En cuanto un producto experimenta una demanda desaforada, inmediatamente surgen los mercados paralelos, los intermediarios y los conseguidores. Un frenesí que se expande, en gran medida, al margen de la legalidad, que genera un volumen extraordinario de economía sumergida y que transforma a la sociedad. Hay ejemplos recurrentes, como las drogas, la prostitución o las armas, pero las consecuencias son igualmente dramáticas si el fenómeno se cierne sobre bienes de primera necesidad, como la energía, el transporte o el agua.

Cuando esta explosión de la demanda se produce sin regulaciones claras que minimicen sus efectos negativos o sin controles suficientes por parte de las autoridades, la coyuntura degenera en graves desajustes sociales. Así está ocurriendo en Ibiza con el sector de la vivienda en su más amplio espectro, desde los modestos pisos de barrios y pueblos a los lujosos chalets de la costa. La isla experimenta una burbuja sin precedentes, que está trastocando nuestra forma de vida hasta unos extremos impensables hace una década. Implica, además, una confrontación de intereses difícilmente conciliables.

Por un lado, las miles de personas que buscan casa a un precio razonable y no la encuentran. Por otro, esas familias con propiedades que incluso capean paros de larga duración gracias a esta explosiva demanda, permitiéndoles mantener unas hipotecas que, de otro modo, les habrían arruinado. Y, en el mismo campo de juego, una telaraña creciente de intermediarios, supervivientes y caraduras, que están haciendo el negocio de su vida en la más flagrante ilegalidad.

Dudo que haya otro rincón del mundo en el que un porcentaje tan elevado de la población forme parte de una red de afectados por los precios de los alquileres. En Facebook, este grupo supera ampliamente los 7.000 miembros y en él se narra a diario una vergonzante sucesión de abusos y estafas.

Estos días, un amigo que trabaja para una empresa de hostelería me explicaba que no hay forma de traer empleados de fuera de la isla, a causa del problema. Lleva días buscando vivienda para un directivo en la zona de Santa Eulària y lo mejor que ha encontrado es un avejentado apartamento de dos habitaciones en Siesta, por el que le piden mensualidades de 1.500 euros, con tres meses de fianza y un año por adelantado; es decir, más de 20.000 euros al contado. ¿Cómo puede un trabajador o una empresa de pequeño tamaño afrontar semejante disparate?

Estas condiciones leoninas son cada vez más habituales e imposibles de afrontar también para los residentes fijos. Durante este proceso de búsqueda, se ha encontrado además con una sucesión de intermediarios que se llevan una mensualidad como beneficio, lo que aún encarece más los precios.

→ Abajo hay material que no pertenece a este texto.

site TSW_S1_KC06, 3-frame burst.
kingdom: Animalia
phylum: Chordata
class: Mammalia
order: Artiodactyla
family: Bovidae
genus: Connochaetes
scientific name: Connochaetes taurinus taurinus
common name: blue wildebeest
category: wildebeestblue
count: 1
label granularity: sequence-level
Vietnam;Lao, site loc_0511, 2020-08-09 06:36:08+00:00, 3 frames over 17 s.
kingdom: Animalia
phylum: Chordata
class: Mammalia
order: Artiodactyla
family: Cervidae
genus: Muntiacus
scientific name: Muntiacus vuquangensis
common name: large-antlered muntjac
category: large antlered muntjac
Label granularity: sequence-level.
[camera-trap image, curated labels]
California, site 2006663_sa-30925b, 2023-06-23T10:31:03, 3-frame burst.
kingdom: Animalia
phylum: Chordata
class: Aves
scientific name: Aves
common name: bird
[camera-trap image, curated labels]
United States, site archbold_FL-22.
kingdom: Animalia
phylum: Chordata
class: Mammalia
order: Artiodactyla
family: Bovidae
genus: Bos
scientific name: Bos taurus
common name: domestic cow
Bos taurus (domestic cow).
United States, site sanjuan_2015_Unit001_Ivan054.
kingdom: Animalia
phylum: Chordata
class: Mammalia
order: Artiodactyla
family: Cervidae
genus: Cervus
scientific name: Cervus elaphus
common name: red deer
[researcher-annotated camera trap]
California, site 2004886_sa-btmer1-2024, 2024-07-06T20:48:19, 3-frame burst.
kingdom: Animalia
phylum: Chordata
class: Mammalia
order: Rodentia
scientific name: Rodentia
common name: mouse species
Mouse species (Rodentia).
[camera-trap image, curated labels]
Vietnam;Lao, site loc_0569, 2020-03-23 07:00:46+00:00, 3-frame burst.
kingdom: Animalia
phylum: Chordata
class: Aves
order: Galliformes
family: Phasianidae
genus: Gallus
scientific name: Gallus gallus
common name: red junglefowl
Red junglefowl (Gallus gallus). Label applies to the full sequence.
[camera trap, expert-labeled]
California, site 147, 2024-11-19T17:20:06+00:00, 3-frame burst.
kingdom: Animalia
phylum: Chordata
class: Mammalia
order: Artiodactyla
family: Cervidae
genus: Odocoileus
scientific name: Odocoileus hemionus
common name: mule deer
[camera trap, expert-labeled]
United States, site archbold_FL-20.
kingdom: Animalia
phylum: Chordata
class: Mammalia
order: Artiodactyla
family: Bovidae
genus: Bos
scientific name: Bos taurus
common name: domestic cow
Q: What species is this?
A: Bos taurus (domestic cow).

La situación genera dos graves consecuencias. La primera es que, pese a que hay muchos profesionales interesados en venir a trabajar a la isla, al final sólo desembarca gente joven y a menudo inexperta; la única dispuesta a compartir piso con cinco o seis personas. Los mejor cualificados quieren traer a sus familias y renuncian en cuanto descubren que tendrían que pasar la temporada como en un campamento de escolares. La segunda secuela es la micro segmentación del mercado. Más que con viviendas ahora se comercia con habitaciones e incluso camas, por las que se llegan a pedir 500 euros. Muchos trabajadores han acabado convirtiéndose en subarrendatarios de dormitorios para poder afrontar el alquiler.

Esta burbuja, sin lugar a dudas, constituye el problema social más grave que afrontan las instituciones pitiusas y es tremendamente difícil de solucionar. Los remedios mágicos no existen, pero lo más inteligente sería comenzar por reducir a la mínima expresión la economía sumergida vinculada al fenómeno. Para ello, deberían incrementarse las sanciones contra la oferta ilegal y crear un cuerpo de inspectores que actuara con contundencia frente a las denuncias de los afectados. Un equipo que además identificara infractores de manera proactiva y que se financiara con las propias penalizaciones.

Por otra parte, habría que incentivar los alquileres anuales con más beneficios fiscales y crear una oficina pública de intermediación que ofrezca la posibilidad de gestionar las viviendas, asegurar los cobros a los propietarios y garantizar el cuidado de los inmuebles. La situación es insostenible y la búsqueda de soluciones efectivas no puede dilatarse por más tiempo.